__TASK PROMPT__:
Find each line of the data below that contains the string "instances", and copy those lines. Case matters.

__THE DATA__:
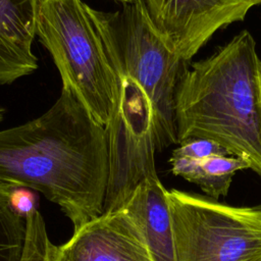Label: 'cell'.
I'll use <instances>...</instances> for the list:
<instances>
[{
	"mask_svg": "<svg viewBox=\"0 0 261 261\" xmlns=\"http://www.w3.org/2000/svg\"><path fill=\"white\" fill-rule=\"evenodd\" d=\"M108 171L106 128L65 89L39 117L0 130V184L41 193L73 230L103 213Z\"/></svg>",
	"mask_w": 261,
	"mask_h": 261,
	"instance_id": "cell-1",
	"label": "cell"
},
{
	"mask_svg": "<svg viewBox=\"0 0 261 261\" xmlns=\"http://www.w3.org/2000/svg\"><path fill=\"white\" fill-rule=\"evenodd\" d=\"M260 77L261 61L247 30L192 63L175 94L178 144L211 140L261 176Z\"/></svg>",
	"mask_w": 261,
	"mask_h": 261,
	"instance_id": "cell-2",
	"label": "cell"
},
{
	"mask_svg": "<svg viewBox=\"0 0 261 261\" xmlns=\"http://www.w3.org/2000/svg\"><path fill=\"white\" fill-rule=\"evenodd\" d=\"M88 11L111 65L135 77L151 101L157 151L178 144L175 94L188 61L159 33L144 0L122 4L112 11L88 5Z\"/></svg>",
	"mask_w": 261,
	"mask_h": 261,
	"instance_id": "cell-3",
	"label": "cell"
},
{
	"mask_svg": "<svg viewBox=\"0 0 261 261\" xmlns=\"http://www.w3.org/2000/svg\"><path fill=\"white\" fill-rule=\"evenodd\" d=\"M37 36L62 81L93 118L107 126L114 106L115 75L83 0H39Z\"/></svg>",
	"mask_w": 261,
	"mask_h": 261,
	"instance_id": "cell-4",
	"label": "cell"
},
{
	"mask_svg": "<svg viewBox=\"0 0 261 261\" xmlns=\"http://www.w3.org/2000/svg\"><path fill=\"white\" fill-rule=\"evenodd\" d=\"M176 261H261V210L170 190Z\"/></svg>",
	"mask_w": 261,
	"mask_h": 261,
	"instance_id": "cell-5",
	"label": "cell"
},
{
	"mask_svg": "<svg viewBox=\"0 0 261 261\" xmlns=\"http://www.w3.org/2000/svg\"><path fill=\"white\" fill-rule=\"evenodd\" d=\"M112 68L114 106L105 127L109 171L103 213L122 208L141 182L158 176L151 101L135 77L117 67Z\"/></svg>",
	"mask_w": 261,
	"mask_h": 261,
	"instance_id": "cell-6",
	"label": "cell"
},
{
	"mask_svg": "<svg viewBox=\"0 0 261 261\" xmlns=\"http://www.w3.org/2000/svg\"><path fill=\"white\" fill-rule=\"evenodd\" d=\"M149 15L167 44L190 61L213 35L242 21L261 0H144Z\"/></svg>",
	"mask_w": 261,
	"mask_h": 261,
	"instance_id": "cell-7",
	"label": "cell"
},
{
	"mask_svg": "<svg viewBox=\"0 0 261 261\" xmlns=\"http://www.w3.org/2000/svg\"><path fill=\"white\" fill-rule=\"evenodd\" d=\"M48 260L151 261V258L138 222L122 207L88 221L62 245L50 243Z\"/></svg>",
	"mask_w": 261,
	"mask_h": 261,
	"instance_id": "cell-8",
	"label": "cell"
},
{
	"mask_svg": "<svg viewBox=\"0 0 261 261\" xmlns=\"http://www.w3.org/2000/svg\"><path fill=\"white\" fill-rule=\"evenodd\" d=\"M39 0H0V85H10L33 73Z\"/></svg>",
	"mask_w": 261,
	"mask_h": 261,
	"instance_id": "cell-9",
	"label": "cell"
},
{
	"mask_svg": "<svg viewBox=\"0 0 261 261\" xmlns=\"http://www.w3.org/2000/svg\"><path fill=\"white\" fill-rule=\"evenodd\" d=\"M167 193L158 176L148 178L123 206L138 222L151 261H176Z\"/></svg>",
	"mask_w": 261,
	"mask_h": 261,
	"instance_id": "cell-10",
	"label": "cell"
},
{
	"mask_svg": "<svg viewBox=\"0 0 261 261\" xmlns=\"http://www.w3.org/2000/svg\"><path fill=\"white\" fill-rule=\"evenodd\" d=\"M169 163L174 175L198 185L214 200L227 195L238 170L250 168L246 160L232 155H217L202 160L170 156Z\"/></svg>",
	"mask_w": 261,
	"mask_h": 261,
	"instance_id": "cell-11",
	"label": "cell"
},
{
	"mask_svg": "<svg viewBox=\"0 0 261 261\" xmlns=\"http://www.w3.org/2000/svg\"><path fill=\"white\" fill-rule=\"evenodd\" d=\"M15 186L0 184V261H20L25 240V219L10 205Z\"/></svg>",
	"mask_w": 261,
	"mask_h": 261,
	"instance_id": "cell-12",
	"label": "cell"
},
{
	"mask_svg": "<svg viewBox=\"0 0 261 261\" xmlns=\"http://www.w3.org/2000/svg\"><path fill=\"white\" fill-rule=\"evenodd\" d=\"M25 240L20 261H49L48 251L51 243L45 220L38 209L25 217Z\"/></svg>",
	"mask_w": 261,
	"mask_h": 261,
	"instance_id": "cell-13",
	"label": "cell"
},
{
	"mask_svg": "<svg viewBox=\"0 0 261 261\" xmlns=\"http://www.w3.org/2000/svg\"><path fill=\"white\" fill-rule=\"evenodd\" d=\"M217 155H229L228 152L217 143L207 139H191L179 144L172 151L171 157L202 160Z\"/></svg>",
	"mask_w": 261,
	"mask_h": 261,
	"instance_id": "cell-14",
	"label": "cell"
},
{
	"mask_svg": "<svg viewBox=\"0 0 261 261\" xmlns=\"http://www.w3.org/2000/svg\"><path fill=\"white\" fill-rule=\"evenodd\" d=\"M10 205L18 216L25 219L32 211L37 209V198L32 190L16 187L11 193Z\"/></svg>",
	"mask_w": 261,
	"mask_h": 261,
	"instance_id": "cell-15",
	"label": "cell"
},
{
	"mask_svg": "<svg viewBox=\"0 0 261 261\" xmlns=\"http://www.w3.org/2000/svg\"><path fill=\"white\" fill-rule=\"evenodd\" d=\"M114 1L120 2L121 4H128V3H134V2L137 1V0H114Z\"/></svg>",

__THE SOLUTION__:
I'll use <instances>...</instances> for the list:
<instances>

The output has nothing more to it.